How dare anybody raise objections to an Australian university normalising relations with Israeli academia, despite the vast bulk of Palestinians under occupation in Palestine actively opposing Western intellectuals providing cover for Zionist crimes?
Today’s Murdoch Australian has an article, with the charming headline “University forum with Israeli academics ‘offends Muslims'”, that highlights one of the lone voices in Australian academia willing to speak out strongly and regularly for Palestinians:
University of Sydney scholars set to exchange ideas with visiting Israeli experts on neuroscience, tissue regeneration and other cutting-edge research areas are being warned the event will offend potential Muslim undergraduates.
Associate Professor Jake Lynch, director of the university’s Centre for Peace and Conflict Studies, has urged his colleagues to withdraw from the research gathering, and the university administration to cancel it.
Dr Lynch has been a strong supporter of the boycott, divestment and sanctions campaign designed to isolate Israel. He says he has been asked to intervene by the Campaign for Justice and Peace in Palestine, a group that has pushed the BDS campaign among councils in Sydney.

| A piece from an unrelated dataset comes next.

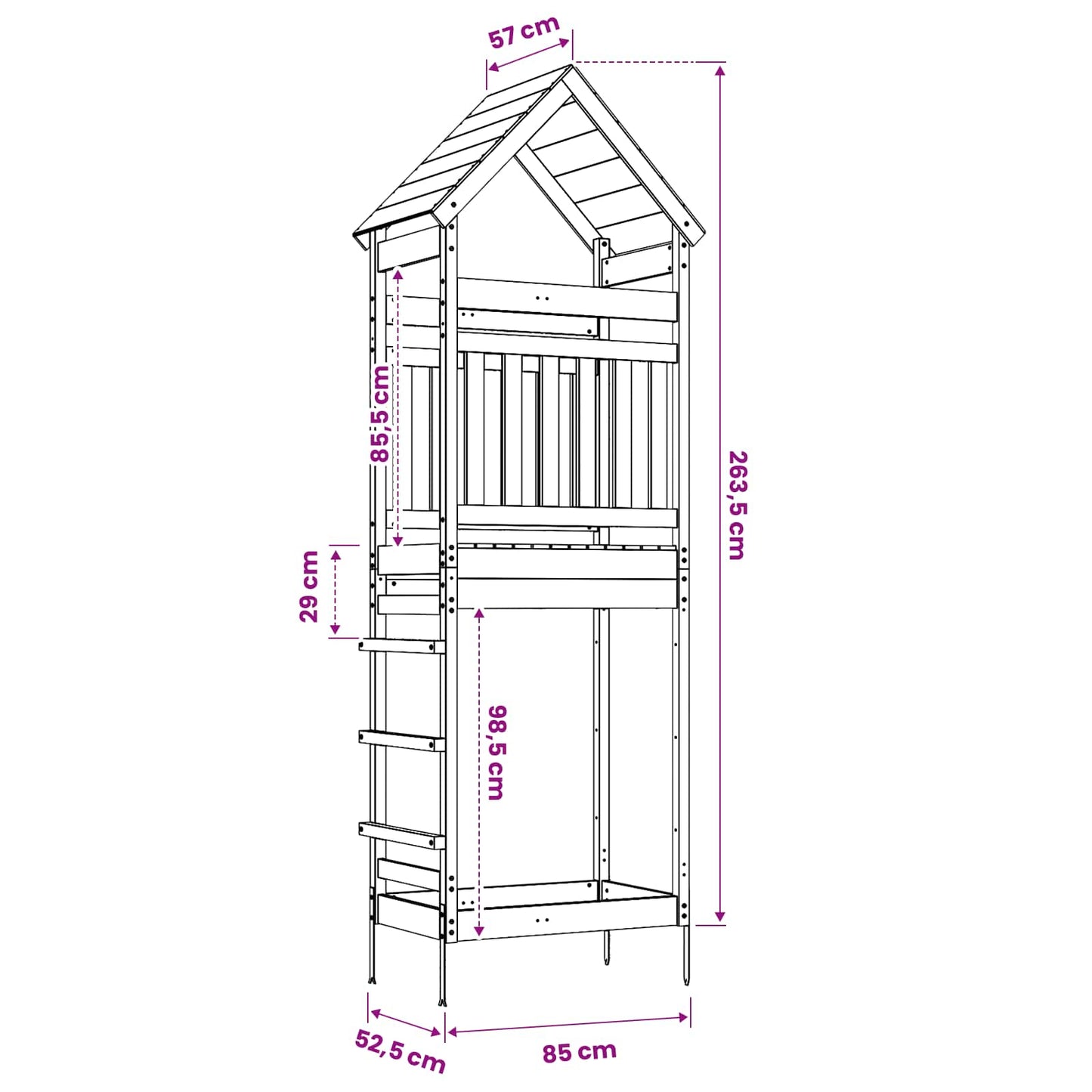 Outdoor Play Tower Natural Solid Impregnated Pinewood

The Israel Research Forum, to be held next Monday, will bring local scholars together with researchers from Israeli universities and institutions.
“The university risks sustaining reputational damage if the forum goes ahead,” Dr Lynch told The Australian yesterday.

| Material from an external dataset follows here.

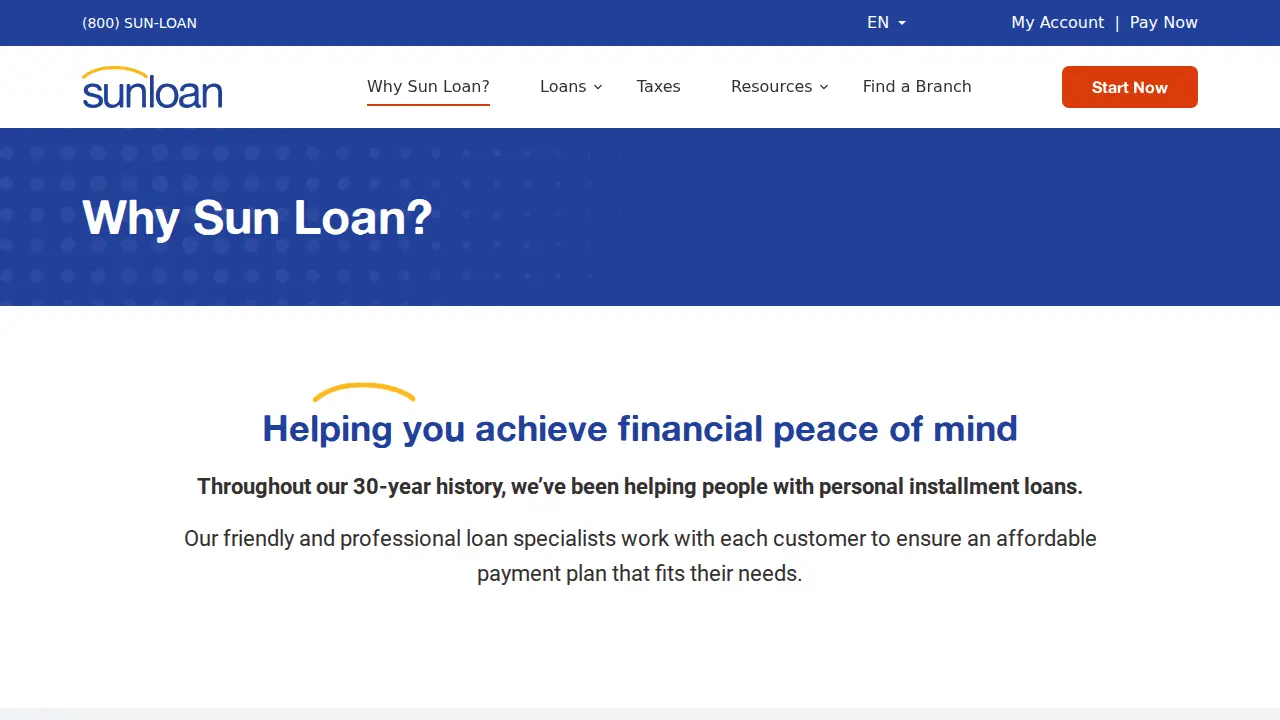 Sun Loan Company page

“It risks being seen as condoning the complicity by Israeli universities in Israel’s breaches of international law and indirectly raises problems with the university’s social inclusion policy.”

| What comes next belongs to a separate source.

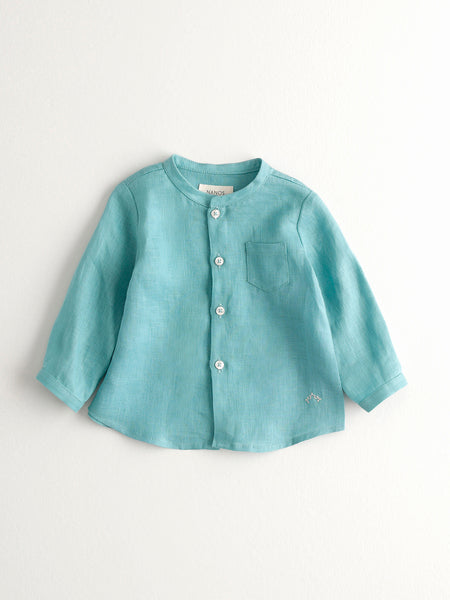 Nanos Baby Teal Linen Button Down Shirt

In an email to staff due to take part, Dr Lynch condemns the lack of Palestinian involvement and the failure of Israeli universities to teach in Arabic.
In his letter to the university’s deputy vice-chancellor, Professor John Hearn, he says the forum is contrary to the university’s social inclusion policy, which requires it to reach out to students in western Sydney.
He says most Muslim students live in the west and feel “a sense of resentment and alienation resulting from the predominance of pro-Israeli voices in Australia’s political and media discourses”.
But one of the local scholars billed for the event, neuroscientist Manuel Graeber, has emailed a strong defence of the forum to Dr Lynch, pointing out that a similar meeting with Arab scholars is scheduled for next year. “The event with Israel should go ahead exactly as planned,” Professor Graeber writes. “There is absolutely nothing questionable about it. Academics must not be held hostage by ideologies.”
In his reply to Dr Lynch, which he provided to The Australian, Professor Hearn says: “In the interests of academic freedom we should ensure that the upcoming forum with Israel and the 2012 forum with the Arab countries should be peaceful and productive.”
An organiser of the forum, University of Sydney physiology professor Rebecca Mason, said collaboration between Australian and Israeli scholars could shed light on problems.